Hi, we've just had our first outing in 'buster' our 60plate Elddis Suntor 180 (brownhillls version of the autoquest 180) bought last month. Fitted 2adults + 2teenage daughters (one slept above the cab, one in the dining area). Its a great first van, enough to spend to get the size but just without the fancy gadgets of more expensive models. On site the whale autofill system is great and the water tank size is irrelevant as it tops up automatically. We were impressed with the ease of driving and it wasn't sluggish at all comfortably going up 'the glen' on the A75 at the speed limit. Haven't used the shower yet so can't comment on that, no problems with the kitchen tap or leaks etc so far, but only been out once.
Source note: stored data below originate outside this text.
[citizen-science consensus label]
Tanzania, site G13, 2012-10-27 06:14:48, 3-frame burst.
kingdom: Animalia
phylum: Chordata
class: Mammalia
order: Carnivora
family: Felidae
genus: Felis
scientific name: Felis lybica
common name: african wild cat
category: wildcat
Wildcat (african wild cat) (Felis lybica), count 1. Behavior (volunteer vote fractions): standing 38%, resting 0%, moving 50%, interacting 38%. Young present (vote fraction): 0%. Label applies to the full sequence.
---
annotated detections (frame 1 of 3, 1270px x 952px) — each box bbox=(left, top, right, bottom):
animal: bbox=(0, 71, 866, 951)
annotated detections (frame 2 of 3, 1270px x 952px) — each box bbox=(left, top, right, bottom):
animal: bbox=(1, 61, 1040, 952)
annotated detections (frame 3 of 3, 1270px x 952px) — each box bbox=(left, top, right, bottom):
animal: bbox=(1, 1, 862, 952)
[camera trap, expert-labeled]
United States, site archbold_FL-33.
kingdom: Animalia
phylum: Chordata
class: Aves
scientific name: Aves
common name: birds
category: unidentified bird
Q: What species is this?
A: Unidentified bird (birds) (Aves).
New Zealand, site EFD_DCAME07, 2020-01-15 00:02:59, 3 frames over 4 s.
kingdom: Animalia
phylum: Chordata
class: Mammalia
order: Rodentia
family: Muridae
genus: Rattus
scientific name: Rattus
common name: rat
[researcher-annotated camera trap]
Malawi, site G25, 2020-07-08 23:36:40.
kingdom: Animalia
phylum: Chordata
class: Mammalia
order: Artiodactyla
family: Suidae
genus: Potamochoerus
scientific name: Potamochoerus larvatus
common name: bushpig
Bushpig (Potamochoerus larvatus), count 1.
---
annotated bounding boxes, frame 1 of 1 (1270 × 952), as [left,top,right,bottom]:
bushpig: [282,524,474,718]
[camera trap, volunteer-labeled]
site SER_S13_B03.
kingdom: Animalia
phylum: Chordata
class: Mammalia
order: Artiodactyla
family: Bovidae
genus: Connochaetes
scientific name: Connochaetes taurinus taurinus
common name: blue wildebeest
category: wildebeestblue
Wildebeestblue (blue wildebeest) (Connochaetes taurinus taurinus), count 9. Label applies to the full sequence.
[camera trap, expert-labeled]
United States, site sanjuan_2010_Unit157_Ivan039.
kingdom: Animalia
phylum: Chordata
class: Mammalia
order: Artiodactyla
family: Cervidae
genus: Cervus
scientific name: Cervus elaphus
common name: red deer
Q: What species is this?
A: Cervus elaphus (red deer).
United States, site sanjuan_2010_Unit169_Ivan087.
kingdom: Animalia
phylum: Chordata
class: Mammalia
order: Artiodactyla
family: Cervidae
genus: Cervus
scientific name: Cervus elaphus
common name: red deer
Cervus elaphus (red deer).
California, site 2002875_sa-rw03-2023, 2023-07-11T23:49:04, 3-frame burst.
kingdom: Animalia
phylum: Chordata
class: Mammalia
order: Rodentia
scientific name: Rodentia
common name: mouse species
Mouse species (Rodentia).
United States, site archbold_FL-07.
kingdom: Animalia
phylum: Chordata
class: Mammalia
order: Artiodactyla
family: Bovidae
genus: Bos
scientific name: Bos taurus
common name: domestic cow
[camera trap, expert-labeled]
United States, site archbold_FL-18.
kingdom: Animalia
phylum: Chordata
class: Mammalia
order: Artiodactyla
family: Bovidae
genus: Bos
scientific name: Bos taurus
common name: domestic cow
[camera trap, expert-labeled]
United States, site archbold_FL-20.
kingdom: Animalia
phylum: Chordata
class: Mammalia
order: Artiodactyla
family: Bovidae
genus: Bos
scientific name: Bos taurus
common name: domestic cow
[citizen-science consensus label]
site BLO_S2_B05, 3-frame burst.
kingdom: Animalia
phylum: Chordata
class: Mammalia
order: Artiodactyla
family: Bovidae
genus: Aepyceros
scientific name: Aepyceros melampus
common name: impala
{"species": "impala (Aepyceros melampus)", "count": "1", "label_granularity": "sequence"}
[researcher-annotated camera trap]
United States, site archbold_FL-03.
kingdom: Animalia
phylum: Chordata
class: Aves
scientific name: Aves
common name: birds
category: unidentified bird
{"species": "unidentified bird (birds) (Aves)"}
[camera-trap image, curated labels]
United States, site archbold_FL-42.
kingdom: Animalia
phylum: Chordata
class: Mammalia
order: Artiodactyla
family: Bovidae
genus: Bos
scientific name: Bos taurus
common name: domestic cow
I think for an entry level you get as much as you can for the price, we also looked at new roller team and escape 686 for comparison as they are the same layout but i wasn't impressed with either. The U shape loung is adaptable in ours as the middle cushion is removable making a little coffee table between the 2 bench seats but put back meant we could all sit easily and watch the tv. Definitely have a test drive. Re storage space, yes some outside storage would be nice for our manky bike shoes/kit but i've got storage boxes under the lounge seats which do the job fine while travelling and they can go outside under the van when parked up. We didn't use all the cupboard or storage spaces on our first trip even though the girls packed their usual vast amount. Agree with earlier post about space above the kitchen/dining cupboard but find that ideal for spare kitchen and loo rolls. Hope that helps, feel free to send a PM for any specific questions. 
M


----------



## PaulW2 (May 30, 2010)

I have the Autoquest 180 (bought in July) and undertook a trip through France and Italy for 3 weeks in August with wife and our two children (17 and 20).

It worked very well and as a novice I broke/damaged very little...

The accommodation and layout is great for such a group (one 'room' for myself and wife - I put a curtain in front of the rear lounge), one for my son (overcab) and centre section for my daughter.

We used camp sites with EHU only. The acquaroll/Whale system worked well as I could bring the water to the van rather than the other way around.

I did have cab air con, awning and 2x6kg Gaslow fitted (and have since had a few other things done) and think of these the first two are essential for Southern Europe.

Would be nice to have an outside storage


----------